Who wrote this amen
  • JesJes
    Posts: 576
    Who wrote this amen.
    https://youtu.be/ADA3pNLLg5w
    From A Festival Of Lessons and Carols choir of king's college Cambridge 1954 recording "prayer and amen"
  • I can't recall just whose it is right now, but it is an 'amen' from one of the Tudor or Jacobean composer's sets of Preces and Responses.

    If it doesn't come to us whose it is, you might choose a similar one from a set of P&Rs that you may have at hand.
    Thanked by 1Jes
  • Chaswjd
    Posts: 269
    Thanked by 1Jes
  • CGM
    Posts: 699
    My suspicion is that it's a more recent piece (perhaps composed for the service?) mimicking that older style. Transcription attached.
    KingsChoir_AMEN.pdf
    89K
  • Good work, CGM!
    It looks like you have nailed it!
    Thanked by 1Jes
  • SalieriSalieri
    Posts: 3,177
    That's from the Preces and Responses by William Smith of Durham: contemporary of Orlando Gibbons.

    Ord did write a setting of the Responses, but it remains in unpublished MS in the archives of King's. (Adam Lay ybounden is his only published composition.)
  • CGM
    Posts: 699
    I stand corrected. (But they did sing it in A, and not A-flat...)
    SMITH_Amen.pdf
    89K
    Thanked by 1Jes
  • CGM and Salieri seem to have advanced the same music, only with an honest mis-attribution on CGM's part.

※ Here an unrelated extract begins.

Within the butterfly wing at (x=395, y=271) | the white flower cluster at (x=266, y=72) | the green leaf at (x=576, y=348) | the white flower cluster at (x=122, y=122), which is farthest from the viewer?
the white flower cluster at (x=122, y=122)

    William Smith of Durham, a relatively minor figure. We fail to realise the incredible musical fecundity of sacred music of those times, and, of course, with the English cathedral tradition it goes on right now. How many American cathedrals, Catholic or Anglican, can boast composers of such compositional merit on their staffs? What we boast that we have gained in technology we have lost in simple human talent and the value that we place on it.
  • SalieriSalieri
    Posts: 3,177
    I am very impressed with CGM's transcription. That this is in five parts with divided altos is strange enough: but that the two altos and the tenor consistently cross each other, makes it quite difficult to weed out the individual parts. The transcription is quite good.
  • CGM
    Posts: 699
    Thanks, Salieri. I thought that it was in five voices, but with the similar timbres of tenors and countertenors, it was difficult to tell who was doing what, which is why I ended up with divisi in both the tenor and alto lines.

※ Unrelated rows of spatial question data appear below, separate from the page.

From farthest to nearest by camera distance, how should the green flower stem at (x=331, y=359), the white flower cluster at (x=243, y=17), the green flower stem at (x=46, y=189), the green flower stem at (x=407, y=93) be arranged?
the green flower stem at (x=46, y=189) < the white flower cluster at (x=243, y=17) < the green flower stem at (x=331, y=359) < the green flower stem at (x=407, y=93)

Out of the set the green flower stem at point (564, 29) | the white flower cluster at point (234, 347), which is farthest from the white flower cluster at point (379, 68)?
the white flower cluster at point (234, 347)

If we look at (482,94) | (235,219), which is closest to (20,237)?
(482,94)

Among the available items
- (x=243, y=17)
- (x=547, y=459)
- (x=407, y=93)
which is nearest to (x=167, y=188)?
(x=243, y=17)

    Also, in some minor respects I think that my transcription is more accurate in regards to what the choir actually sang in the recording (which is to say that I think they might have modified Smith's writing in small ways): I really don't hear the "-men" of the amens in m.2, and I'm almost certain that the sopranos do hold over a B into the second beat of the third measure (unless that's just a really long and present reverb, which is also possible, I guess).

    I like doing transcriptions. I hope that they keep my ears and brain sharp.
    Thanked by 1Jes
  • JesJes
    Posts: 576
    @CGM Hugh and I have both had a crack at transcribing this too!
    Thanks. This is handy in our comparisons too!
    We have adapted for four singers with no divisi etc. But I could tell there was more!!! YAY!
    THANK YOU!
  • JesJes
    Posts: 576
    We also did it in G instead.
  • JesJes
    Posts: 576
    Seriously you guys are amazing thank you so much!